Results and discussion

Preliminary study:
not applicable
Effect levelsopen allclose all
Key result
Sex:
male/female
Dose descriptor:
LD50
Effect level:
> 2 000 mg/kg bw
Based on:
test mat.
Sex:
male/female
Dose descriptor:
LD0
Effect level:
2 000 mg/kg bw
Based on:
test mat.
Mortality:
There were no death
Clinical signs:
There were no signs of systemic toxicity
Body weight:
All animals showed expected gains in bodyweight over the study period
Gross pathology:
No abnormalities were noted
Other findings:
There were no sign of dermal irritations

Any other information on results incl. tables

none

Applicant's summary and conclusion

Interpretation of results:
GHS criteria not met
Conclusions:
The acute dermal median lethal dose (LD50) of the test material in the Sprague-Dawley CD strain rat was found to be greater than 2000 mg/kg bodyweight. Under the test conditions, the test material does not meet the criteria for classification according to the Regulation EC No. 1272/2008 (CLP) and to the GHS.
Executive summary:

In a limit acute dermal toxicity study performed according to the OECD guideline No. 402 and in compliance with GLP, groups of young adult Sprague-Dawley rats (5/sex) were semi-occlusively exposed to undiluted test material for 24 hours at dose of 2000 mg/kg bw. The animals were observed for mortality, clinical signs including dermal reactions and body weight for 14 days and then necropsied for macroscopic observations.

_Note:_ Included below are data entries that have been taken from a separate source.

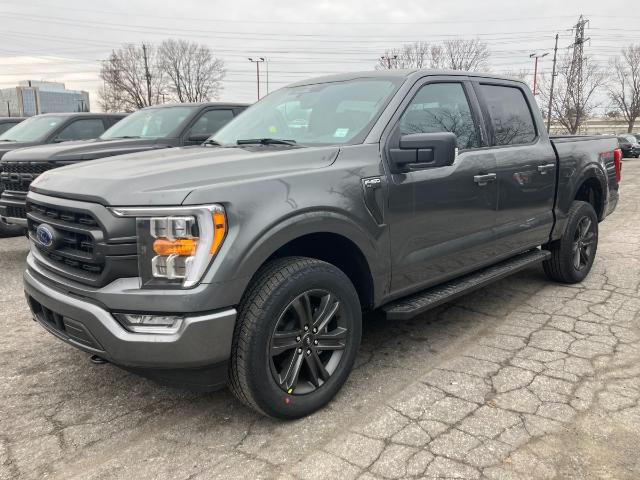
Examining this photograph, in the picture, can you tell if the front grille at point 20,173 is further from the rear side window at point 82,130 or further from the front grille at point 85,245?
the front grille at point 85,245

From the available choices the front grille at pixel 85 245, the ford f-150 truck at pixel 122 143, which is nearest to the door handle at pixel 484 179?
the front grille at pixel 85 245

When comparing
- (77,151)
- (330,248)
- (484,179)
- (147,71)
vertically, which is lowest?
(330,248)

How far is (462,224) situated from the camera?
3.69m

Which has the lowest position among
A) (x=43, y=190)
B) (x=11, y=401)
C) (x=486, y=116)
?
(x=11, y=401)

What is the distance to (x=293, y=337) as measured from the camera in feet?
8.90

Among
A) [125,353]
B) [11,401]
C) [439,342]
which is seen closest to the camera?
[125,353]

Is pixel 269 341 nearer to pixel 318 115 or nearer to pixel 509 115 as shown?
pixel 318 115

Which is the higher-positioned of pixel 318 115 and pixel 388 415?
pixel 318 115

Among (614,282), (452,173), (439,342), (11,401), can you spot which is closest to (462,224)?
(452,173)

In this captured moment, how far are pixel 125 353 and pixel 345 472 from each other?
1.11 meters

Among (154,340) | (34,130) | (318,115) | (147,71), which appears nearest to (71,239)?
(154,340)

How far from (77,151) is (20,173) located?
67 centimetres

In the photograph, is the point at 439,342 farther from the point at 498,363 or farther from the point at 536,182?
the point at 536,182

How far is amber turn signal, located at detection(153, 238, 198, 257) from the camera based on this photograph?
2.35 m
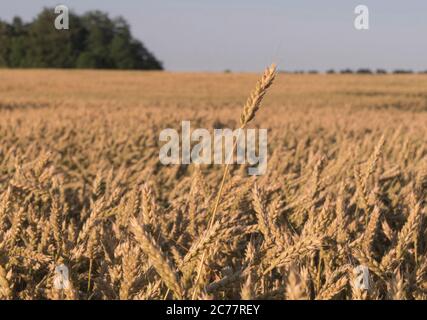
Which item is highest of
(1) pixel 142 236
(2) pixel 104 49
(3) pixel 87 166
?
(2) pixel 104 49

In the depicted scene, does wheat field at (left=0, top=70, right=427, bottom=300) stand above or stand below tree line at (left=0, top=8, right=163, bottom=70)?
below

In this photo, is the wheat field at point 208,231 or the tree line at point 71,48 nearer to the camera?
the wheat field at point 208,231

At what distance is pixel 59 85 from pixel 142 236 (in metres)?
28.4

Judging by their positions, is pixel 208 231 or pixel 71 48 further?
pixel 71 48

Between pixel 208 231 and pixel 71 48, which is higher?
pixel 71 48

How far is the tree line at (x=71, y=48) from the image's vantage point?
6156cm

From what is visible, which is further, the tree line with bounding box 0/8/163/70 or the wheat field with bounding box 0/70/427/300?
the tree line with bounding box 0/8/163/70

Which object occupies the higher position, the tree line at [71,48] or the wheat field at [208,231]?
the tree line at [71,48]

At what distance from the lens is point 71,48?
6406cm

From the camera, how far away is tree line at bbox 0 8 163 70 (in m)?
61.6
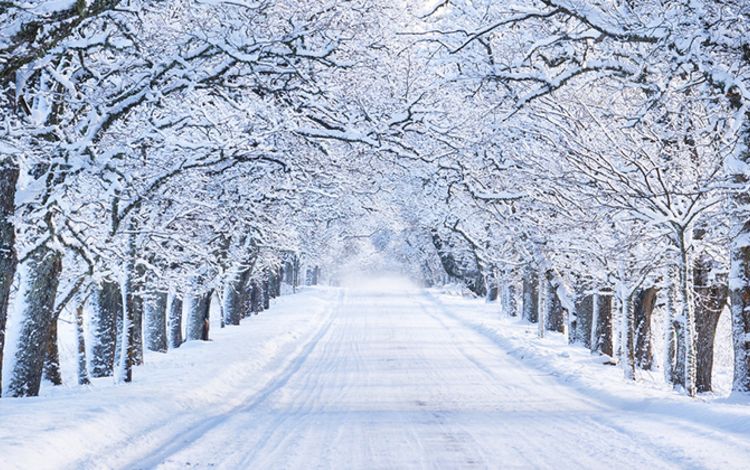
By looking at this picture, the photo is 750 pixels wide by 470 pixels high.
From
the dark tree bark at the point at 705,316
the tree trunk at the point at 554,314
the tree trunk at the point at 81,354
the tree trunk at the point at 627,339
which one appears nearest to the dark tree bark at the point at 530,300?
the tree trunk at the point at 554,314

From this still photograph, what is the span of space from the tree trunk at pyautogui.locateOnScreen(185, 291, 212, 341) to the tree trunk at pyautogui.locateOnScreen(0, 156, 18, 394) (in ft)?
53.1

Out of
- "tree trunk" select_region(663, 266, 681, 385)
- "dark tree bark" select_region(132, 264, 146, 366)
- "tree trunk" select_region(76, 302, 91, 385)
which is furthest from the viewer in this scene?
"dark tree bark" select_region(132, 264, 146, 366)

There were no death, no signs of systemic toxicity and no signs of dermal irritation. All animals showed expected bodyweight gains during the study. No abnormalities were noted at necropsy.

Dermal LD50 Combined > 2000 mg/kg bw

Under the test conditions, the test material does not meet the criteria for classification according to the Regulation EC No. 1272/2008 (CLP) and to the GHS.

This study is considered as acceptable and satisfies the requirement for acute dermal toxicity endpoint.